K : Tu es également compositeur/interprète. Comment es-tu venu à la musique ?

SG : Grâce à Kevin Conrad, un musicien, un ingénieur du son, un passionné de musique. Il a écouté ce que je faisais, c’était tout en Beat-Box, et il m’a dit : « Ne laisse pas ça sur ton disque dur, essaie d’en faire quelque chose. Si tu veux, je peux t’aider. ». Je n’oublierai jamais cette main tendue, sa générosité.

C’était bouleversant parce que la musique, c’est la deuxième chose la plus importante dans ma vie artistique.

K : Tu as commencé tes études dans la publicité et l’illustration. Est-ce que cela t’a aidé dans ta carrière ?
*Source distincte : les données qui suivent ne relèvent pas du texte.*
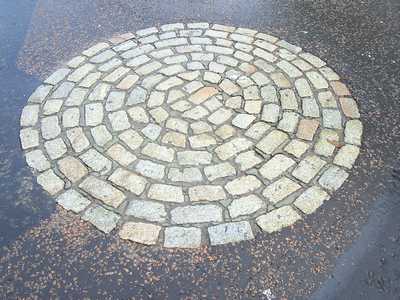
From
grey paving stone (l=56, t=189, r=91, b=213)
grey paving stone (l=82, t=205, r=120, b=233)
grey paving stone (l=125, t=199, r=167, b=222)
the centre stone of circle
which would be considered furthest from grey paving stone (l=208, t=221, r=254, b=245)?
grey paving stone (l=56, t=189, r=91, b=213)

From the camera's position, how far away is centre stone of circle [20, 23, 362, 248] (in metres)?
3.20

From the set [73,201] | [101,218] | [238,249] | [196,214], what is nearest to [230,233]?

SG : Complètement. L’image est au centre de tout. Quand j’écris, je vois les scènes. Par exemple, j’ai besoin de travailler la couverture du roman que j’écris. Pas forcément pour la proposer et qu’elle devienne la couverture, mais parce que ça m’aide à construire l’ambiance, l’atmosphère du livre. J’écoute aussi beaucoup de musique en écrivant. Des B.O. de films. Des artistes comme Ólafur Arnalds. D’ailleurs, en parlant de couverture, je vous encourage a jeté un œil sur le travail de Federico Bebber. Il nous a aimablement permis d’utiliser une de ses œuvres pour en faire la couverture du roman. C’est un artiste incroyable, qui a aussi illustré le livre de Stephen et Owen King « Sleeping Beauties ». Ça me rend dingo de joie quand j’y pense. Je dois me pincer pour y croire.

K : Pourrons-nous te rencontrer en France dans les mois à venir ?

SG : Oui, je rentre en France cet été. J’ai hâte de revoir ma famille, les amis. Et j’ai, pour le moment, deux séances de signatures prévues. Une le 28 août à Auchan, Mont-Saint-Martin, à partir de 15h et une autre en région parisienne à Varennes-sur-Seine, au centre commercial du Bréau, centre culturel Édouard Leclerc, à partir de 14h. J’espère être aussi invité par des librairies indépendantes lors de mes passages à Longwy, Metz, Strasbourg, Grenoble, Marseille et Paris…. À bon entendeur. On ne sait jamais. (Rires)

K : Encore bravo pour ton parcours personnel et artistique et merci d’avoir répondu à nos questions.